Magistrado ResponsávelMAIA COSTA
Data da Resolução21 de Maio de 2008
EmissorSupremo Tribunal de Justiça (Portugal)
  1. RELATÓRIO AA foi condenado na Vara Mista de Braga, pela autoria de um crime de homicídio simples tentado, p. e p. pelos arts. 22º, 23º, nº 2, 73º, nº 1 e 131º do Código Penal (CP) na pena de 6 anos de prisão.

    Interpôs recurso desta decisão, concluindo assim a sua motivação: 1 - O ora recorrente foi, indevidamente, condenado pelo crime de homicídio simples tentado, na pena de 6 (seis) anos de prisão efectiva.

    2 - Salvo o devido respeito por opinião contrária, a pena aplicada mostra-se excessivamente gravosa e desnecessária às exigências de prevenção.

    3 - O tribunal "a quo" não valorou a confissão do arguido e o seu arrependimento.

    4 - O artigo 71°, n° l do C.P. diz-nos que a determinação da medida da pena é feita em função da culpa do agente e das exigências de prevenção.

    5 - E, no seu n° 2, diz-nos que: "Na determinação concreta da pena o Tribunal atende as todas as circunstâncias que, não fazendo parte do tipo de crime, depuserem a favor do agente ou contra ele." 6 - Analisando o caso em apreço, se é certo que o grau de ilicitude do facto é elevado, Atendendo ao bem jurídico violado - a vida -, não podemos deixar de atender ao facto de o arguido ter desferido, apenas, uma única facada à ofendida, facto este ocorrido no meio de uma altercação entre ambos, quando esta tirava a roupa dele do guarda-fatos para o pôr na rua.

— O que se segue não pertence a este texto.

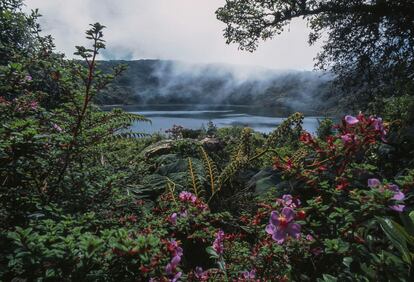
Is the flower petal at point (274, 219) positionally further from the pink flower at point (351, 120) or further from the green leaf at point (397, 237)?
the pink flower at point (351, 120)

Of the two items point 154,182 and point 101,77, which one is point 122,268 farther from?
point 154,182

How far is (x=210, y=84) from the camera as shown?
135 metres

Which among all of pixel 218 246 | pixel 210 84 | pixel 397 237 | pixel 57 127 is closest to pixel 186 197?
pixel 218 246

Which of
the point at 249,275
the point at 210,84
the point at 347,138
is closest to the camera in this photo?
the point at 347,138

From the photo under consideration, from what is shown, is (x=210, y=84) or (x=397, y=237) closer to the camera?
(x=397, y=237)

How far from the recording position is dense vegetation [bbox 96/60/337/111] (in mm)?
115000

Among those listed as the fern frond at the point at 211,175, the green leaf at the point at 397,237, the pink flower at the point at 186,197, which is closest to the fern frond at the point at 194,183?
the fern frond at the point at 211,175

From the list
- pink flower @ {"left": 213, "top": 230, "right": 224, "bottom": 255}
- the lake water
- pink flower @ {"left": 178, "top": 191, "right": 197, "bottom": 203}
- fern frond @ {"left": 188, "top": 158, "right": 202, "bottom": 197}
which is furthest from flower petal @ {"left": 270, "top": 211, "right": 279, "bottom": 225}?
the lake water

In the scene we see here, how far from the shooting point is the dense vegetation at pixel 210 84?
115m

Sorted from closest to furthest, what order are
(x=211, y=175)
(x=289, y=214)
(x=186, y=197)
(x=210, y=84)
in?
1. (x=289, y=214)
2. (x=186, y=197)
3. (x=211, y=175)
4. (x=210, y=84)

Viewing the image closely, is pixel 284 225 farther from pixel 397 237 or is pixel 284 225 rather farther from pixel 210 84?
pixel 210 84

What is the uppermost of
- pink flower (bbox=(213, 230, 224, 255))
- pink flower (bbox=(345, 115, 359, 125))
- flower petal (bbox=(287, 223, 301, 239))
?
pink flower (bbox=(345, 115, 359, 125))

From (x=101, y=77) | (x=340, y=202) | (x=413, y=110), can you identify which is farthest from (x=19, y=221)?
(x=413, y=110)

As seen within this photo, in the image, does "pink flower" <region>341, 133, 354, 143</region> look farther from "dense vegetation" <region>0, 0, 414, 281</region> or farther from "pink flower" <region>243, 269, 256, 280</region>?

    7 - Não pode o douto Tribunal "a quo" valorar para efeitos de determinação da medida da pena, que o arguido procurou atingir a ofendida em zonas vitais.

    8 - O próprio Tribunal "a quo" refere na sua douta fundamentação que: "não se descortinou, nas circunstâncias concretas da agressão, que o agressor visasse particularmente essa zona do corpo, (...) de modo a neutralizar a sua capacidade de defesa ou que o fizesse de modo subreptício, dissimulado ou oculto" (sublinhado nosso).

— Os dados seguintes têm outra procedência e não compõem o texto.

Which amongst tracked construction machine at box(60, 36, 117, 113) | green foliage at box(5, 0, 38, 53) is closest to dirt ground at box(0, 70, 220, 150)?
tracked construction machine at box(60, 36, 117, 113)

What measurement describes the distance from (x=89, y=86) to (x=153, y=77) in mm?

    9 - O douto Tribunal "a quo" entendeu estarmos perante um dolo directo, mas não o fundamentou devidamente.

    10 - Salvo o devido respeito por opinião contrária, estamos perante um dolo eventual.

    11 - Perante todo o circunstancialismo apurado, a vontade final do ora arguido não era matar a ofendida, embora se admita que o mesmo tenha representado como possível a sua morte, ao actuar como actuou, e conformou-se com aquela realização.

    12 - O arguido só espetou a faca uma vez e quando saiu deixou a porta aberta para que a ofendida pudesse ser socorrida.

    13 - Havia um "envolvimento algo passional e mesmo doentio" entre o arguido e a ofendida.

    14 - O arguido era uma pessoa completamente dependente da ofendida a nível afectivo, psicológico e até económico, exercendo a ofendida uma grande ascensão sobre o mesmo.

    15 - Sentiu-se completamente "perdido", "à deriva" e com um sentimento de incredulidade, face às constantes juras de amor eterno, quando esta pega nas suas roupas e lhe diz que o vai pôr na rua porque já não o quer mais.

    16 - O arguido é portador de uma deficiência mental ligeira, tal como ficou provado pelos exames médicos efectuados pelo mesmo no Departamento de Psiquiatria e Saúde Mental do Hospital de S. Marcos em Braga, e juntos aos presentes autos, facto também não valorado pelo douto tribunal "a quo" na aplicação da medida da pena.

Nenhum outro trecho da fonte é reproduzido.